• [DOCUMENT PASSAGE]

This Gulf Oil bribe was far from the only one Johnson received. According to historian Robert Caro, John Connally and Ed Clark regularly took envelopes stuffed with large amounts of cash to Washington inside the breast pockets of their suit jackets.[12] The contributions were then given to Johnson himself, to decide whether to keep the money or to give it to his campaign.[13]

 

Lyndon Johnson was also on the take from the mafia. The payoffs were made by John Halfen, who ran a gambling syndicate in Houston under mob boss, Carlos Marcello.[14] Halfen was prosecuted for tax fraud in 1954. During that trial, the issue of Halfen’s payouts came up, but Halfen refused to say who he had been paying off.[15] However, Halfen later acknowledged that he had given Lyndon Johnson $50,000 per year for ten years. In return for this half a million dollar sum, LBJ “repeatedly killed anti-rackets legislation, watered down bills that could not be defeated and curbed Congressional investigations of the Mob.”[16]

 

During the bribery trial of former Senator Daniel Brewster, his aide, Jack Sullivan testified that in 1964, he saw Senator Brewster and Teamster boss, Jimmy Hoffa, speaking in private at a party. Shortly after, Brewster told Sullivan that Hoffa asked him to take $100,000 in cash to then President Johnson through Johnson’s aide, Cliff Carter. Sullivan testified that he saw teamster lobbyist, Sid Zagri, bring a suitcase of money to Senator Brewster. After that, Sullivan went with Brewster to take the suitcase to Cliff Carter.[17] The purpose of the bribe was to get Johnson’s help with blocking Hoffa’s jury tampering and pension fund fraud, for which Hoffa was ultimately convicted.

 

Enter Bobby Baker

 

As soon as LBJ began his career in the Senate, he quickly established a close relationship with 20 year old Senate page, Bobby Baker. Johnson reached out pro-actively to work with Baker because, as Johnson put it, Baker QUOTE “[knew] where all the bodies [were] buried in the Senate.”[18] The two men were so close that Baker named two of his children Lyndon and Lynda (both spelled with Ys). On Capitol Hill, Baker was known as “Little Lyndon.”[19] Baker would even drink LBJ’s cocktails at receptions to test them to make sure they were not too strong so that Johnson did not get drunk.[20]

 

When Johnson became Senate Majority Leader in 1955, he hired Baker as his Secretary. In that role, one of Baker’s jobs was to decide who would receive campaign funds and fancy official trips. Senators could travel free of charge to England, France, Germany, or Japan. But the sole decider of who got to go on what trips was Lyndon Johnson.[21] Johnson and Baker used those perks of the job to encourage Senators to vote how LBJ wanted.

• [MATERIAL SHOWN]
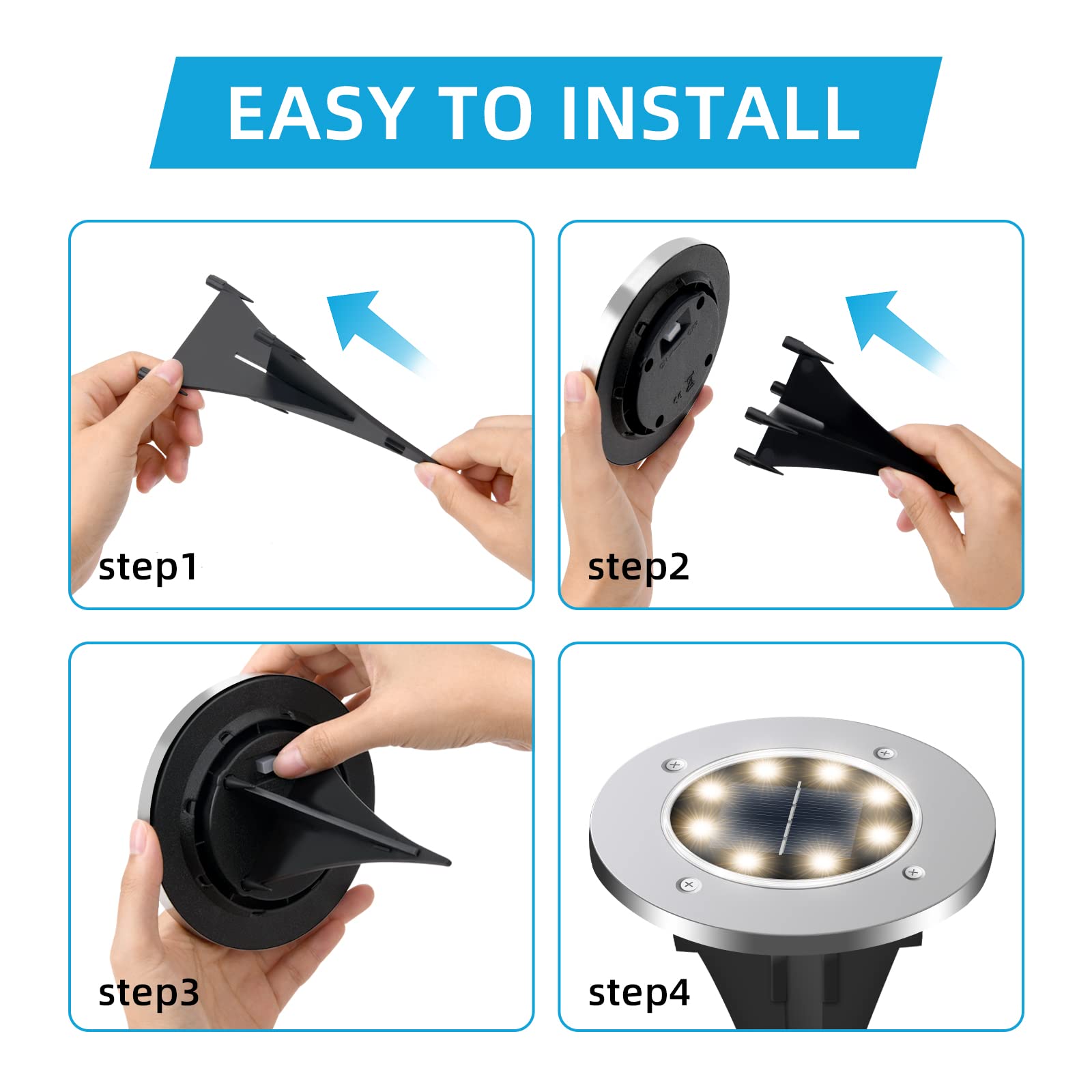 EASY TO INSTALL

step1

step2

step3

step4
...
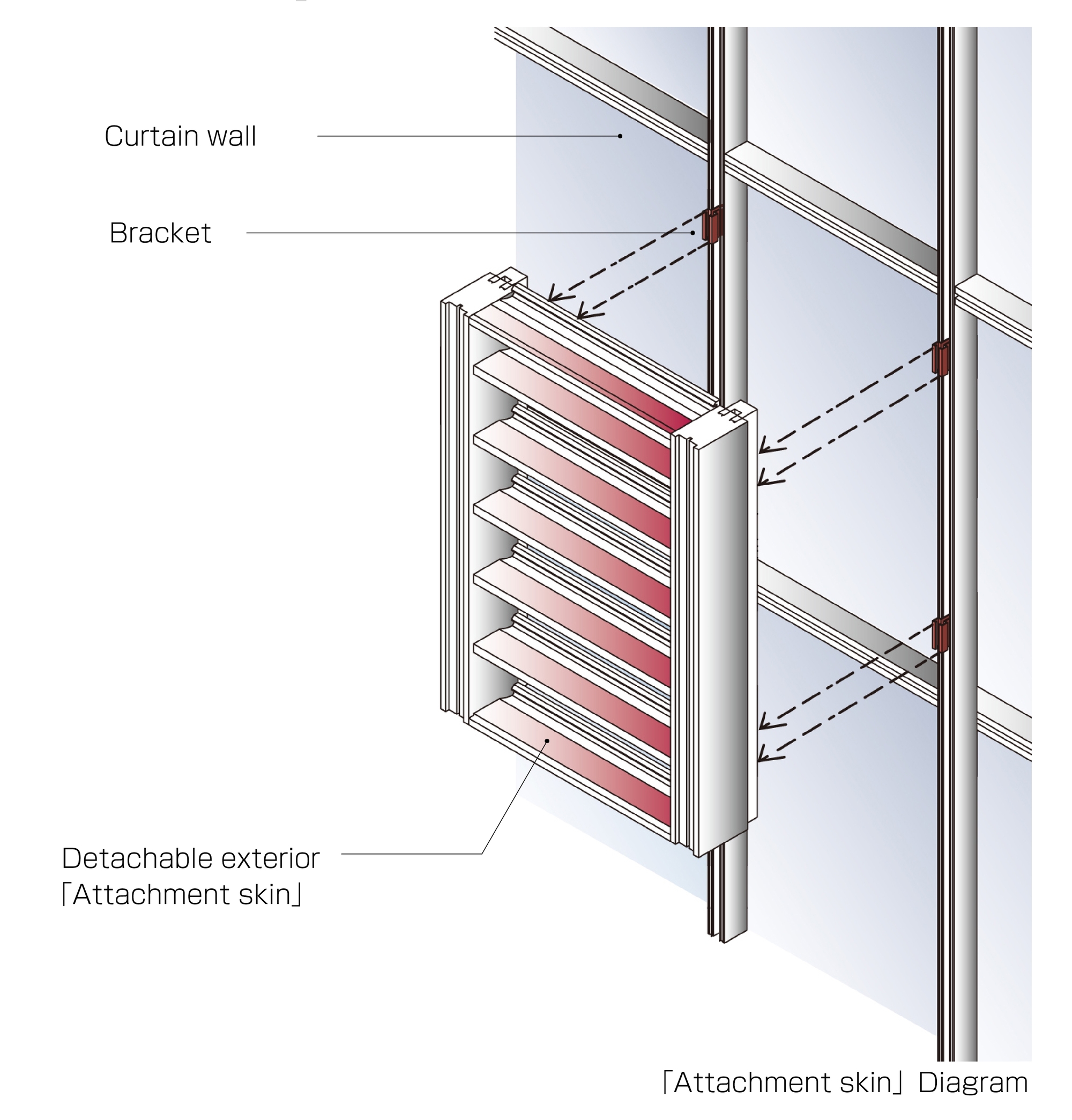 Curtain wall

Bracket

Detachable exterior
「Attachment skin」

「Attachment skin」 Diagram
* * *
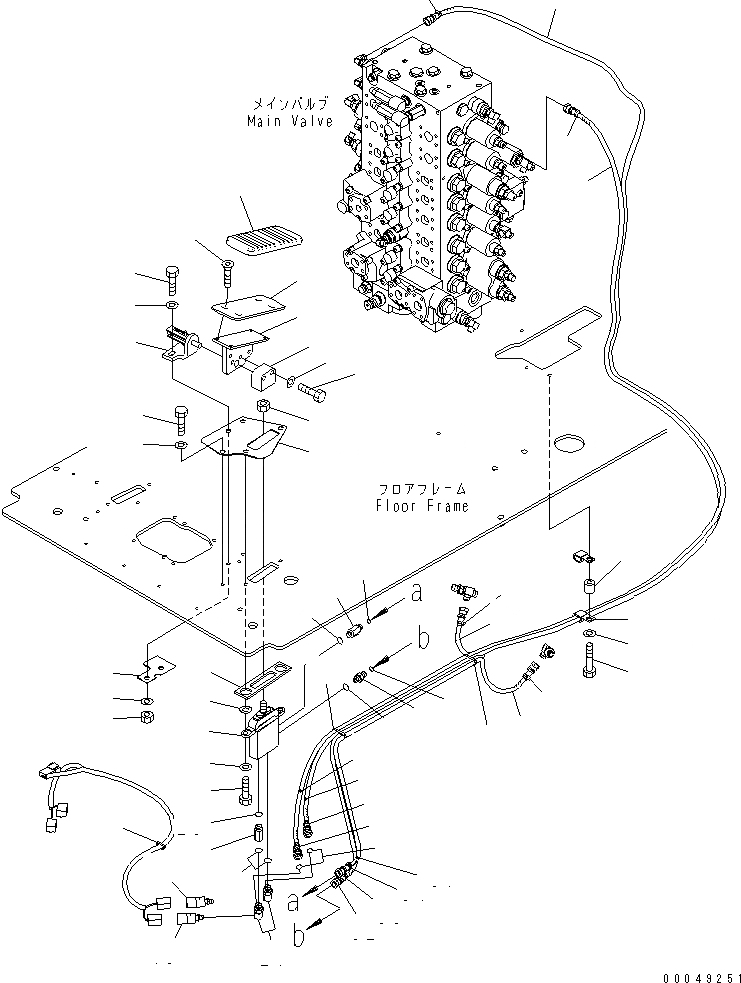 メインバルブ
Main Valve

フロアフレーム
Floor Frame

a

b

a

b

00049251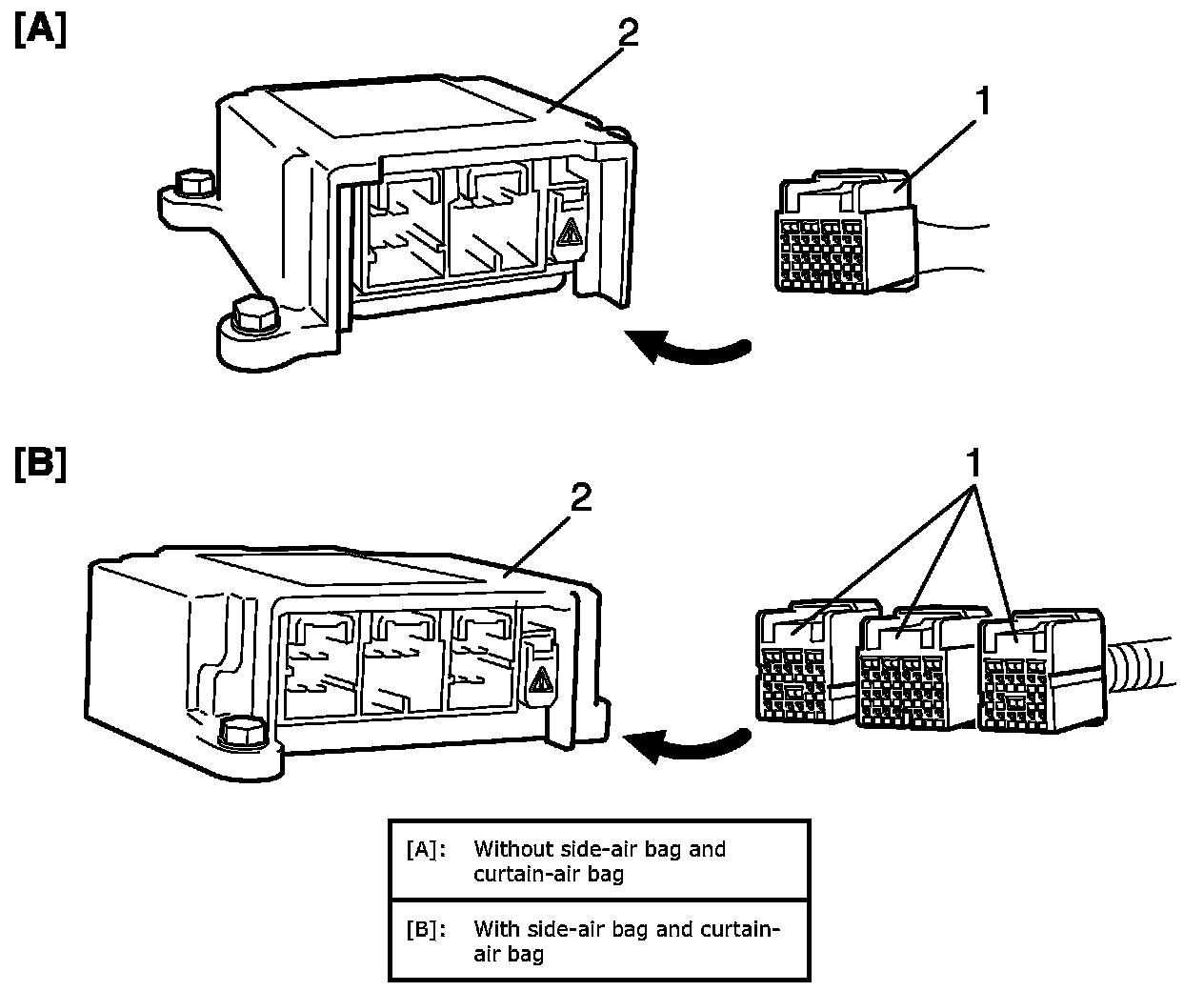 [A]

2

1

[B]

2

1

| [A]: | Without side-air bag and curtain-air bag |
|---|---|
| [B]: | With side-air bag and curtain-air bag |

• [COMPLETE THE FOLLOWING]
A) Decide whether each statement agrees with the Lyndon Johnson passage, answering yes or no and quoting the words that settle it: (i) Halfen was prosecuted for tax fraud in 1954; (ii) Bobby Baker was 25 years old when Johnson began working with him; (iii) Johnson became Senate Majority Leader in 1957.
B) According to the Lyndon Johnson passage, what was Bobby Baker known as on Capitol Hill?
C) Rewrite the paragraph of the Lyndon Johnson passage that begins "When Johnson became Senate Majority Leader" as a bulleted list, keeping its main facts.
The rows above are separate material from the Lyndon Johnson passage.

• [EXPECTED OUTPUTS]
A)
(i) Yes: "Halfen was prosecuted for tax fraud in 1954."
(ii) No: "20 year old Senate page, Bobby Baker."
(iii) No: "When Johnson became Senate Majority Leader in 1955."

B) "Little Lyndon."

C)
- When Johnson became Senate Majority Leader in 1955, he hired Baker as his Secretary.
- One of Baker's jobs was to decide who received campaign funds and fancy official trips.
- Senators could travel free to England, France, Germany, or Japan, but Johnson was the sole decider of who went on which trips.
- Johnson and Baker used these perks to encourage Senators to vote the way Johnson wanted.